Extrait du texte:

***

L'ATTENTAT CONTRE LA SYNAGOGUE DE LYON

Sermon prononcé par le Rabbin Kaplan en la Synagogue de Lyon

une semaine après l'attentat qui eut lieu le 10 décembre 1943 : des grenades furent jetées dans la synagogue pendant le service religieux du Shabath, et une dizaine de fidèles furent blessés. Voir à ce sujet l'article d'Alain Kahn : Des Shabatoth qu'on n'oublie pas.
Ce sermon a été reproduit dans l'ouvrage du Grand Rabbin Kaplan Les temps d'épreuve (Ed. de Minuit, 1952).

Lecture Sabbatique de Vayéchev :
17 décembre 1943
Synagogue de Lyon

Mes chers Frères,

La semaine dernière, à propos du chapitre biblique relatant le combat de Jacob avec l'ange, je m'étais proposé de vous présenter l'histoire d'Israël comme une lutte surhumaine soutenue d'âge en âge par toutes les générations qui nous ont précédés et de vous engager à faire preuve de la même fermeté. de la même constance que nos pères. Je comptais ajouter que nous aurons besoin pour cela de beaucoup de vaillance, d'héroïsme même. Je n'ai pas eu la possibilité de vous le dire ; il ne m'a pas été nécessaire de vous le dire. De vous-mêmes, lors de l'odieux attentat qui a ensanglanté notre sanctuaire, vous vous êtes montrés dignes du grand passé d'Israël. Vous avez été d'un calme exemplaire et le courage de nos chers blessés a été admirable. Pas un cri, à peine quelques plaintes.

***

Entrées fournies:
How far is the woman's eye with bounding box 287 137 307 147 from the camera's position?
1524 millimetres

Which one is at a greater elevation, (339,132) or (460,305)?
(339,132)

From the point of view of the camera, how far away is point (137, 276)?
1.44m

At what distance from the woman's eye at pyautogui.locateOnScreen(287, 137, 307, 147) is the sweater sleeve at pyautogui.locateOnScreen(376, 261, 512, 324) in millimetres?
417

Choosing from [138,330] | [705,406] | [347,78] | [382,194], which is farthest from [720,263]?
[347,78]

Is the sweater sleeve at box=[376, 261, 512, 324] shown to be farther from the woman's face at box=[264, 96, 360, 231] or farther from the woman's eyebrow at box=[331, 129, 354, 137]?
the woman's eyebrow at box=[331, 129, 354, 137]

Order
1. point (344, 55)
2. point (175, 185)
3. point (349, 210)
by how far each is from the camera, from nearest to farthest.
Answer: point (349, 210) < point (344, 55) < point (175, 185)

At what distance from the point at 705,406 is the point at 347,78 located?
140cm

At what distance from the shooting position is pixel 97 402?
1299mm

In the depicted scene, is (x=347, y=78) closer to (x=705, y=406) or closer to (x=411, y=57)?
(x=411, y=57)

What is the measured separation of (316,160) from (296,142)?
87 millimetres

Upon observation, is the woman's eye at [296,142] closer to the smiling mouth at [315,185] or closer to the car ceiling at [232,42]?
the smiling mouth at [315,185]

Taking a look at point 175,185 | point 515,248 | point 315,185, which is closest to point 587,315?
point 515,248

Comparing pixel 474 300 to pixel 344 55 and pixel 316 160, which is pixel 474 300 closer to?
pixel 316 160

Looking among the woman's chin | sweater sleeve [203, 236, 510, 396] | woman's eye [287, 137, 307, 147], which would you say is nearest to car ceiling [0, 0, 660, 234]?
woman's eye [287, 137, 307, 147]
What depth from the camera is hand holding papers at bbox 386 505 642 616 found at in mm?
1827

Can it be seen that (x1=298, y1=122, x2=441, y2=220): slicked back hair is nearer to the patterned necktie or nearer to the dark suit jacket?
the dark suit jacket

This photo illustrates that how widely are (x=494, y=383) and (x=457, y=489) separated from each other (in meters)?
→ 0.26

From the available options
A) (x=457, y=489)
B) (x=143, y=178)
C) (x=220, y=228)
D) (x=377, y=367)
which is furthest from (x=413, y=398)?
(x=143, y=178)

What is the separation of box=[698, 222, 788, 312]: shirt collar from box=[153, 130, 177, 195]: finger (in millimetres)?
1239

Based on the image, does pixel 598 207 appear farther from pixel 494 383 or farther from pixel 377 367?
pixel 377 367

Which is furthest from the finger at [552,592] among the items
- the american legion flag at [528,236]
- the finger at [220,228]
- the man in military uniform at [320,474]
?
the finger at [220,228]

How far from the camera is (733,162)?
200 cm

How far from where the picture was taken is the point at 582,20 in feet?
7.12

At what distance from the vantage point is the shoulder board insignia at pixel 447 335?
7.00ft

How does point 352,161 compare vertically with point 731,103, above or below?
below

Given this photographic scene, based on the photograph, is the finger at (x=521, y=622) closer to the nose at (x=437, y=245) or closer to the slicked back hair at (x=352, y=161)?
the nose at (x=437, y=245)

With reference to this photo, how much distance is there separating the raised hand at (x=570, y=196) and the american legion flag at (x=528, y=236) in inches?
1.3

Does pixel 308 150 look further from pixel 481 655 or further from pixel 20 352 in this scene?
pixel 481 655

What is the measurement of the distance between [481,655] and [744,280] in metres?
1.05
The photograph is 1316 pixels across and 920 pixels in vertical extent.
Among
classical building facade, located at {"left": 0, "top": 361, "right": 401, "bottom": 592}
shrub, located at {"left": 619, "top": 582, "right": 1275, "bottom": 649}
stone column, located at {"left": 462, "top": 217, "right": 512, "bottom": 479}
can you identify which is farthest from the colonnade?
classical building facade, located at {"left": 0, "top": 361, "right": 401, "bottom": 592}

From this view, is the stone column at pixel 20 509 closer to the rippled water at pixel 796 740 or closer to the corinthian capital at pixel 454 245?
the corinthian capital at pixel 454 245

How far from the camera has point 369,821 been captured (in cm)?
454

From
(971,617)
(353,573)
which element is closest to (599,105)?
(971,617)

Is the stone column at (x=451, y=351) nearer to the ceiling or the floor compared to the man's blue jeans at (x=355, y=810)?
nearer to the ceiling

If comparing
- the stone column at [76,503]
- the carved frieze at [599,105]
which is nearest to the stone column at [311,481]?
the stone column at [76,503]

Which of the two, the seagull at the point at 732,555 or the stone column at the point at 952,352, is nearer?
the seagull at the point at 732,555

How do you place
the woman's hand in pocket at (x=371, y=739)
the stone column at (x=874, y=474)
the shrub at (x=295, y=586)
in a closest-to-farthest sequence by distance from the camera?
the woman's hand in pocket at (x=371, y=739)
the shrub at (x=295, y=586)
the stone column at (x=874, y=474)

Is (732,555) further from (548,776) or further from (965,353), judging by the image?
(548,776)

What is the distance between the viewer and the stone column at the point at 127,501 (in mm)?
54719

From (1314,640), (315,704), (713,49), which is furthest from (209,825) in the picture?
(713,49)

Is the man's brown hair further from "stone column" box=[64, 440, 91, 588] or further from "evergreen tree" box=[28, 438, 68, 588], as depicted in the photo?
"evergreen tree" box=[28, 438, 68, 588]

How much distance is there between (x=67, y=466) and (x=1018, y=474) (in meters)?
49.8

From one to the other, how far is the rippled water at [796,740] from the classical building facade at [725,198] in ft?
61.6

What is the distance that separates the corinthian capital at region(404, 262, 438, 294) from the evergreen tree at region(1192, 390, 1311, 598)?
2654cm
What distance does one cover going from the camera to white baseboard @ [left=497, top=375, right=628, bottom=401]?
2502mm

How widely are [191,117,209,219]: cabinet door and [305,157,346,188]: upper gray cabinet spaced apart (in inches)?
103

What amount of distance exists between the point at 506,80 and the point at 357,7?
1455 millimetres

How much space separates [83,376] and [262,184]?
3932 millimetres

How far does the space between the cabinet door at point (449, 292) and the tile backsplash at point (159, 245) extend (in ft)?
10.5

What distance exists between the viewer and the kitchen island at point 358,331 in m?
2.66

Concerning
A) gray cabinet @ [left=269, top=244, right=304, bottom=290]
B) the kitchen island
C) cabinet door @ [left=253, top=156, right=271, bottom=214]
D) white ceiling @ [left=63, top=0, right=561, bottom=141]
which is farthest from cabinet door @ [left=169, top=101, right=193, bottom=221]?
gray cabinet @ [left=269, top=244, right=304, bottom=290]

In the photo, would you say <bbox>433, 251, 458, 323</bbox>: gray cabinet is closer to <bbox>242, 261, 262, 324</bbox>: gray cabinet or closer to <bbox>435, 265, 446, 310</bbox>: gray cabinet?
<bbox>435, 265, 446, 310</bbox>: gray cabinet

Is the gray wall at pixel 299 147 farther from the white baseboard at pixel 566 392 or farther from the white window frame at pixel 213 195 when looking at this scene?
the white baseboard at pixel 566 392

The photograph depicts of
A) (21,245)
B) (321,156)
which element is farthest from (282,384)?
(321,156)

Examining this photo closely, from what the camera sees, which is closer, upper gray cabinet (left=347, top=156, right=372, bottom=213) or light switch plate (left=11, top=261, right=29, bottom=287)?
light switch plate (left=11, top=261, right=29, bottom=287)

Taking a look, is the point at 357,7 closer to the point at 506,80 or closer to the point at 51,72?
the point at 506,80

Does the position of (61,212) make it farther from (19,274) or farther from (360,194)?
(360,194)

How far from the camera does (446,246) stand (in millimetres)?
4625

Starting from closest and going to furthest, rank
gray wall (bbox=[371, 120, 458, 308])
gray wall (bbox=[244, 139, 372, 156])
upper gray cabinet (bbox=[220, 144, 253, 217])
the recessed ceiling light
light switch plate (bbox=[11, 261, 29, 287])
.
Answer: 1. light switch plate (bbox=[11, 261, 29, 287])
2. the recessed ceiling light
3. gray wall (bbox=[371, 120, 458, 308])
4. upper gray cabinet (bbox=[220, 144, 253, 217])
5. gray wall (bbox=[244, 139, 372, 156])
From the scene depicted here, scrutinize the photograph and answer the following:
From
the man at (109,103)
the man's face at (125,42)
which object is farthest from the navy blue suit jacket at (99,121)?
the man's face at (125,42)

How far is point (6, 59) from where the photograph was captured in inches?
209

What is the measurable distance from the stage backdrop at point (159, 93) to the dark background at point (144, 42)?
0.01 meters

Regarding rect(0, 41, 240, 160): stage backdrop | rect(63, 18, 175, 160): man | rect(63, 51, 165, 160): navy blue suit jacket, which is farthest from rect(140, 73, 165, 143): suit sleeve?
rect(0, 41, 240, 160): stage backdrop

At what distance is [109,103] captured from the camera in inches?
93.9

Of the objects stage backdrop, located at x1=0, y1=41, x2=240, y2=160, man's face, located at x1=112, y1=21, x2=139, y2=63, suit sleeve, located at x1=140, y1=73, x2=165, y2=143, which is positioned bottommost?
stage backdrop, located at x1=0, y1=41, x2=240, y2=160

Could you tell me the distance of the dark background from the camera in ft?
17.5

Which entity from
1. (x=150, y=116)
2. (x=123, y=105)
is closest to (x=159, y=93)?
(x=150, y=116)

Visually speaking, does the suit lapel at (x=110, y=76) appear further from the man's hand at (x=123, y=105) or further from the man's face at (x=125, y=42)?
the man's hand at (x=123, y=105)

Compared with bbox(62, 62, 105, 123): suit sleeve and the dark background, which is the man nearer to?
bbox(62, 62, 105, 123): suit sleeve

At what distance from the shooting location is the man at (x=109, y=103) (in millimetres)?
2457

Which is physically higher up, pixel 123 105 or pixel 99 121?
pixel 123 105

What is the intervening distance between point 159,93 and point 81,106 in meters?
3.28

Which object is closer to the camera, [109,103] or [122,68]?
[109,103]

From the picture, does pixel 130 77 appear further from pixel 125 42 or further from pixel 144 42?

***

Consignes de l'exercice:
A) Les affirmations suivantes sont-elles conformes à l'extrait sur l'attentat contre la synagogue de Lyon ? (i) L'attentat s'est produit pendant le service religieux du Shabath. (ii) La semaine précédente, le rabbin a pu exposer aux fidèles l'histoire d'Israël comme une lutte surhumaine. (iii) Les blessés ont poussé de nombreux cris. Répondez par oui ou par non à chacune, en citant les mots décisifs de l'extrait.
B) Filtrez les entrées en recopiant chaque ligne qui contient la chaîne « much ». La casse compte.

Résultats:
A)
(i) Oui : « des grenades furent jetées dans la synagogue pendant le service religieux du Shabath ».
(ii) Non : « Je n'ai pas eu la possibilité de vous le dire ».
(iii) Non : « Pas un cri, à peine quelques plaintes. »

B)
With reference to this photo, how much distance is there separating the raised hand at (x=570, y=196) and the american legion flag at (x=528, y=236) in inches?
How much distance is there between (x=67, y=466) and (x=1018, y=474) (in meters)?
How much space separates [83,376] and [262,184]?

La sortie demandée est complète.